Work instructions
Would you set down every entry again, exactly as written?

______

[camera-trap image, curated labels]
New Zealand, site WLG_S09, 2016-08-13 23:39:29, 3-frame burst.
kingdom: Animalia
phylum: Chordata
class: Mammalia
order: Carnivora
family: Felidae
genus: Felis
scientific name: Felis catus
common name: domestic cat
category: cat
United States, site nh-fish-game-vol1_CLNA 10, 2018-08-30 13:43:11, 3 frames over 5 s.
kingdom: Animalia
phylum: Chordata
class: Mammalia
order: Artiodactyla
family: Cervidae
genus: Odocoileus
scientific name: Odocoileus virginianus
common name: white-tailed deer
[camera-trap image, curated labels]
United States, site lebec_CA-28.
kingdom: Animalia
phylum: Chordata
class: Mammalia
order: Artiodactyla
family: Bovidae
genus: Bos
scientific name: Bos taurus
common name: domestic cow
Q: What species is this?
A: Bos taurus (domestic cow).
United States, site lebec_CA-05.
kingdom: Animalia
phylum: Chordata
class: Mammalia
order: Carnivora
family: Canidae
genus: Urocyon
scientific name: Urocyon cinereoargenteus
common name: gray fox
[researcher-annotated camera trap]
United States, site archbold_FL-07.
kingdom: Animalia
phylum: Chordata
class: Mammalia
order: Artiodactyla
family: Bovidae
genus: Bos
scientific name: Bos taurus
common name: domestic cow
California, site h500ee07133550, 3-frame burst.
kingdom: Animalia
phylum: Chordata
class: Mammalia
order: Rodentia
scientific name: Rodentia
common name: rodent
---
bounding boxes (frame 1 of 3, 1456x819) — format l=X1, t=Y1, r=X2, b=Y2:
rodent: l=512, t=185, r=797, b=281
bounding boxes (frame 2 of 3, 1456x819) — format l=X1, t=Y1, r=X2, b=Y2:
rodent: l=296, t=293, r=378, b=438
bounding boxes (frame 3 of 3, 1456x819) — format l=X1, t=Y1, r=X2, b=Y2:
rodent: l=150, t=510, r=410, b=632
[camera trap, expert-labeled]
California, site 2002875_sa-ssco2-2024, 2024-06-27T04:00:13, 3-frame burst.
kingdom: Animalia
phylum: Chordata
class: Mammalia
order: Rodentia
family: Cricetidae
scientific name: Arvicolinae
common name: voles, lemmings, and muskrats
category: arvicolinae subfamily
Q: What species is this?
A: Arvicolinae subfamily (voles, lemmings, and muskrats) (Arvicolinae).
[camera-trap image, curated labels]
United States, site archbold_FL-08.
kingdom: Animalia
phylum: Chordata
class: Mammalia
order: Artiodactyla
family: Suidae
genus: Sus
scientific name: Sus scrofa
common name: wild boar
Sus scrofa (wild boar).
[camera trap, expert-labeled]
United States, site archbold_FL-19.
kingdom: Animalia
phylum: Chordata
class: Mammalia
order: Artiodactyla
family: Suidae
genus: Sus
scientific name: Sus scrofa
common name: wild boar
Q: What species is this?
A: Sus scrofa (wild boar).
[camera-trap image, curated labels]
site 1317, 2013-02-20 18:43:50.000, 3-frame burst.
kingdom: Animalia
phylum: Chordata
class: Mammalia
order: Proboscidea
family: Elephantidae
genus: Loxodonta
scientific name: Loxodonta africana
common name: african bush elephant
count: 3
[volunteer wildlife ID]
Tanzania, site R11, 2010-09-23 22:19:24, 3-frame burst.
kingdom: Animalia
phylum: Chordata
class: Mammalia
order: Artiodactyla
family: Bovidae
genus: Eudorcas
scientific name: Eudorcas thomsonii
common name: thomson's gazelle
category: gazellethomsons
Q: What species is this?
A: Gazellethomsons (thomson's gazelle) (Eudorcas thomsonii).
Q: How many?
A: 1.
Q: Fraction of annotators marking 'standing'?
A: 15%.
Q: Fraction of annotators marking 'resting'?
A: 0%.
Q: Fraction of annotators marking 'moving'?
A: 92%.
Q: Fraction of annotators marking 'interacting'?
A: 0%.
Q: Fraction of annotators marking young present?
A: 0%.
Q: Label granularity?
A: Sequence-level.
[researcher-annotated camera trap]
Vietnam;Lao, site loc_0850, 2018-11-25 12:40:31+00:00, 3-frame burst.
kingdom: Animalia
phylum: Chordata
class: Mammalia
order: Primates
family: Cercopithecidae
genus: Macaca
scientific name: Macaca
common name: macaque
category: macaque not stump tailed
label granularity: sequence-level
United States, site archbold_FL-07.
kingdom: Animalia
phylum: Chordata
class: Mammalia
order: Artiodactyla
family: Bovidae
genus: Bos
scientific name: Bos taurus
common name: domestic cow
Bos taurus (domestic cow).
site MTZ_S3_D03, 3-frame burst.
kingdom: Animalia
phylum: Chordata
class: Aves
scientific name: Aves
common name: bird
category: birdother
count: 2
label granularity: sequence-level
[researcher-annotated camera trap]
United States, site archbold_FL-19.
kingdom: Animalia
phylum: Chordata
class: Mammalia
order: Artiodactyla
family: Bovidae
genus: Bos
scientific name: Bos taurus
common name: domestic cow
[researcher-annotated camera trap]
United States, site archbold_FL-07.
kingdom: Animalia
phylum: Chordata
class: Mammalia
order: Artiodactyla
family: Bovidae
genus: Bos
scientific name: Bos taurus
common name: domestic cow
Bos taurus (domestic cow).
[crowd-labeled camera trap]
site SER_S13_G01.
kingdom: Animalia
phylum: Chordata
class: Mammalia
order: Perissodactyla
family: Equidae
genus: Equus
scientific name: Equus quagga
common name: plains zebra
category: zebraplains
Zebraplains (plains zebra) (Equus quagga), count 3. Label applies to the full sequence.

______

Task result
[camera-trap image, curated labels]
New Zealand, site WLG_S09, 2016-08-13 23:39:29, 3-frame burst.
kingdom: Animalia
phylum: Chordata
class: Mammalia
order: Carnivora
family: Felidae
genus: Felis
scientific name: Felis catus
common name: domestic cat
category: cat
United States, site nh-fish-game-vol1_CLNA 10, 2018-08-30 13:43:11, 3 frames over 5 s.
kingdom: Animalia
phylum: Chordata
class: Mammalia
order: Artiodactyla
family: Cervidae
genus: Odocoileus
scientific name: Odocoileus virginianus
common name: white-tailed deer
[camera-trap image, curated labels]
United States, site lebec_CA-28.
kingdom: Animalia
phylum: Chordata
class: Mammalia
order: Artiodactyla
family: Bovidae
genus: Bos
scientific name: Bos taurus
common name: domestic cow
Q: What species is this?
A: Bos taurus (domestic cow).
United States, site lebec_CA-05.
kingdom: Animalia
phylum: Chordata
class: Mammalia
order: Carnivora
family: Canidae
genus: Urocyon
scientific name: Urocyon cinereoargenteus
common name: gray fox
[researcher-annotated camera trap]
United States, site archbold_FL-07.
kingdom: Animalia
phylum: Chordata
class: Mammalia
order: Artiodactyla
family: Bovidae
genus: Bos
scientific name: Bos taurus
common name: domestic cow
California, site h500ee07133550, 3-frame burst.
kingdom: Animalia
phylum: Chordata
class: Mammalia
order: Rodentia
scientific name: Rodentia
common name: rodent
---
bounding boxes (frame 1 of 3, 1456x819) — format l=X1, t=Y1, r=X2, b=Y2:
rodent: l=512, t=185, r=797, b=281
bounding boxes (frame 2 of 3, 1456x819) — format l=X1, t=Y1, r=X2, b=Y2:
rodent: l=296, t=293, r=378, b=438
bounding boxes (frame 3 of 3, 1456x819) — format l=X1, t=Y1, r=X2, b=Y2:
rodent: l=150, t=510, r=410, b=632
[camera trap, expert-labeled]
California, site 2002875_sa-ssco2-2024, 2024-06-27T04:00:13, 3-frame burst.
kingdom: Animalia
phylum: Chordata
class: Mammalia
order: Rodentia
family: Cricetidae
scientific name: Arvicolinae
common name: voles, lemmings, and muskrats
category: arvicolinae subfamily
Q: What species is this?
A: Arvicolinae subfamily (voles, lemmings, and muskrats) (Arvicolinae).
[camera-trap image, curated labels]
United States, site archbold_FL-08.
kingdom: Animalia
phylum: Chordata
class: Mammalia
order: Artiodactyla
family: Suidae
genus: Sus
scientific name: Sus scrofa
common name: wild boar
Sus scrofa (wild boar).
[camera trap, expert-labeled]
United States, site archbold_FL-19.
kingdom: Animalia
phylum: Chordata
class: Mammalia
order: Artiodactyla
family: Suidae
genus: Sus
scientific name: Sus scrofa
common name: wild boar
Q: What species is this?
A: Sus scrofa (wild boar).
[camera-trap image, curated labels]
site 1317, 2013-02-20 18:43:50.000, 3-frame burst.
kingdom: Animalia
phylum: Chordata
class: Mammalia
order: Proboscidea
family: Elephantidae
genus: Loxodonta
scientific name: Loxodonta africana
common name: african bush elephant
count: 3
[volunteer wildlife ID]
Tanzania, site R11, 2010-09-23 22:19:24, 3-frame burst.
kingdom: Animalia
phylum: Chordata
class: Mammalia
order: Artiodactyla
family: Bovidae
genus: Eudorcas
scientific name: Eudorcas thomsonii
common name: thomson's gazelle
category: gazellethomsons
Q: What species is this?
A: Gazellethomsons (thomson's gazelle) (Eudorcas thomsonii).
Q: How many?
A: 1.
Q: Fraction of annotators marking 'standing'?
A: 15%.
Q: Fraction of annotators marking 'resting'?
A: 0%.
Q: Fraction of annotators marking 'moving'?
A: 92%.
Q: Fraction of annotators marking 'interacting'?
A: 0%.
Q: Fraction of annotators marking young present?
A: 0%.
Q: Label granularity?
A: Sequence-level.
[researcher-annotated camera trap]
Vietnam;Lao, site loc_0850, 2018-11-25 12:40:31+00:00, 3-frame burst.
kingdom: Animalia
phylum: Chordata
class: Mammalia
order: Primates
family: Cercopithecidae
genus: Macaca
scientific name: Macaca
common name: macaque
category: macaque not stump tailed
label granularity: sequence-level
United States, site archbold_FL-07.
kingdom: Animalia
phylum: Chordata
class: Mammalia
order: Artiodactyla
family: Bovidae
genus: Bos
scientific name: Bos taurus
common name: domestic cow
Bos taurus (domestic cow).
site MTZ_S3_D03, 3-frame burst.
kingdom: Animalia
phylum: Chordata
class: Aves
scientific name: Aves
common name: bird
category: birdother
count: 2
label granularity: sequence-level
[researcher-annotated camera trap]
United States, site archbold_FL-19.
kingdom: Animalia
phylum: Chordata
class: Mammalia
order: Artiodactyla
family: Bovidae
genus: Bos
scientific name: Bos taurus
common name: domestic cow
[researcher-annotated camera trap]
United States, site archbold_FL-07.
kingdom: Animalia
phylum: Chordata
class: Mammalia
order: Artiodactyla
family: Bovidae
genus: Bos
scientific name: Bos taurus
common name: domestic cow
Bos taurus (domestic cow).
[crowd-labeled camera trap]
site SER_S13_G01.
kingdom: Animalia
phylum: Chordata
class: Mammalia
order: Perissodactyla
family: Equidae
genus: Equus
scientific name: Equus quagga
common name: plains zebra
category: zebraplains
Zebraplains (plains zebra) (Equus quagga), count 3. Label applies to the full sequence.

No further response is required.